START Given material

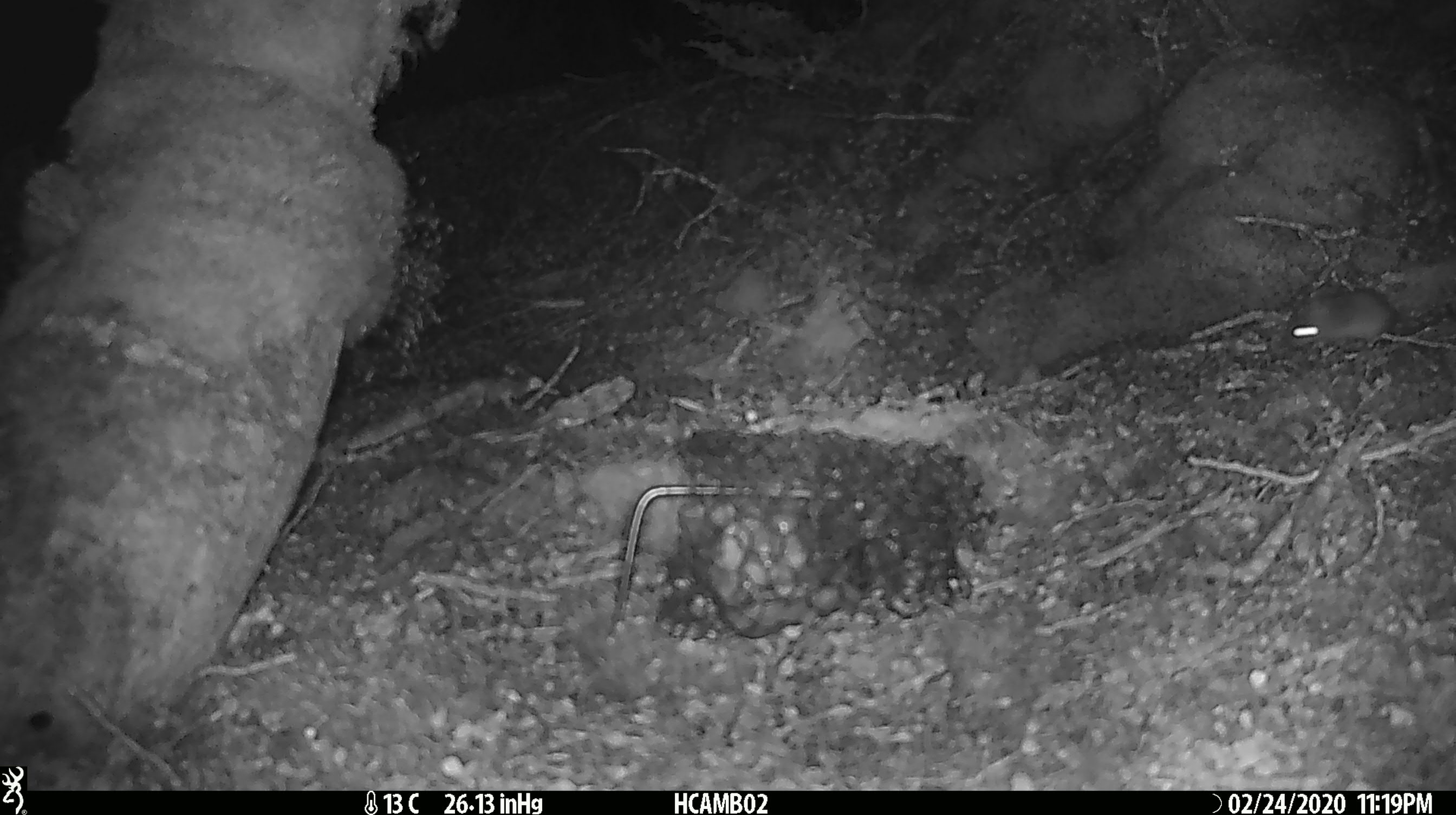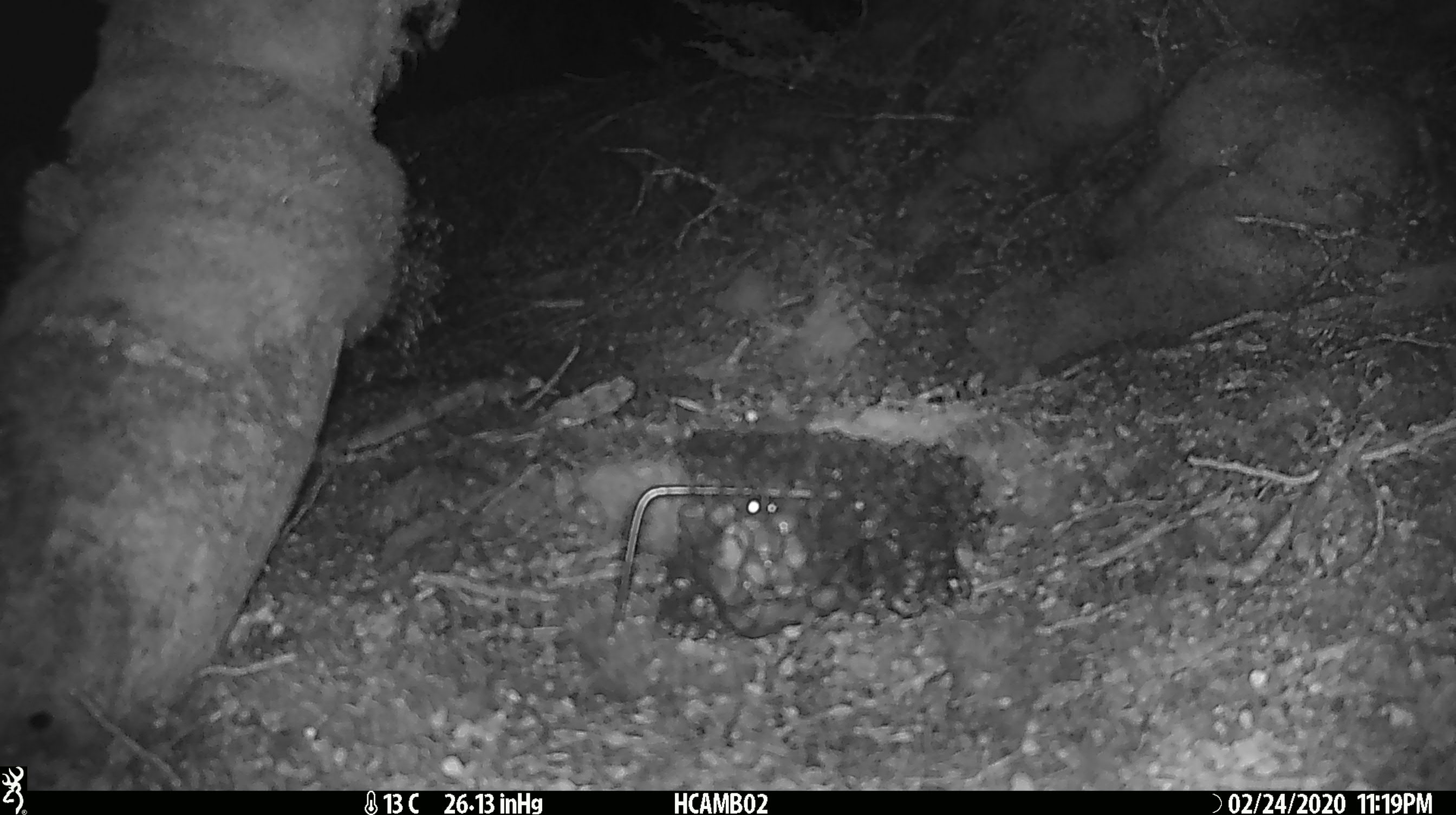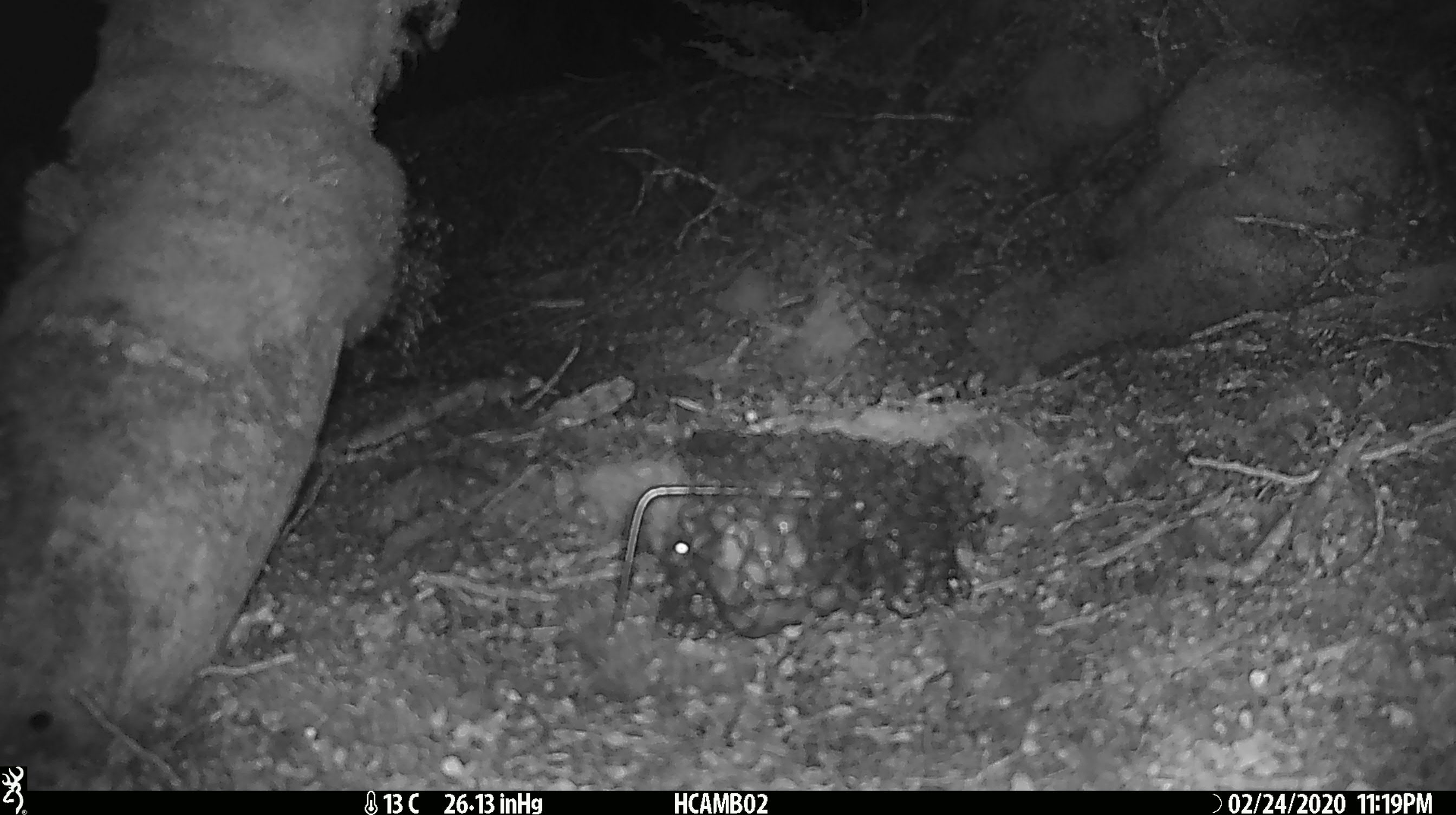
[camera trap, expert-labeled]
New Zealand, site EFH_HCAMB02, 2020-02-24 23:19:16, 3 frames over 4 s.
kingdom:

END Given material

Return the data exactly as it stands, minus the pictures.

[camera trap, expert-labeled]
New Zealand, site EFH_HCAMB02, 2020-02-24 23:19:16, 3 frames over 4 s.
kingdom:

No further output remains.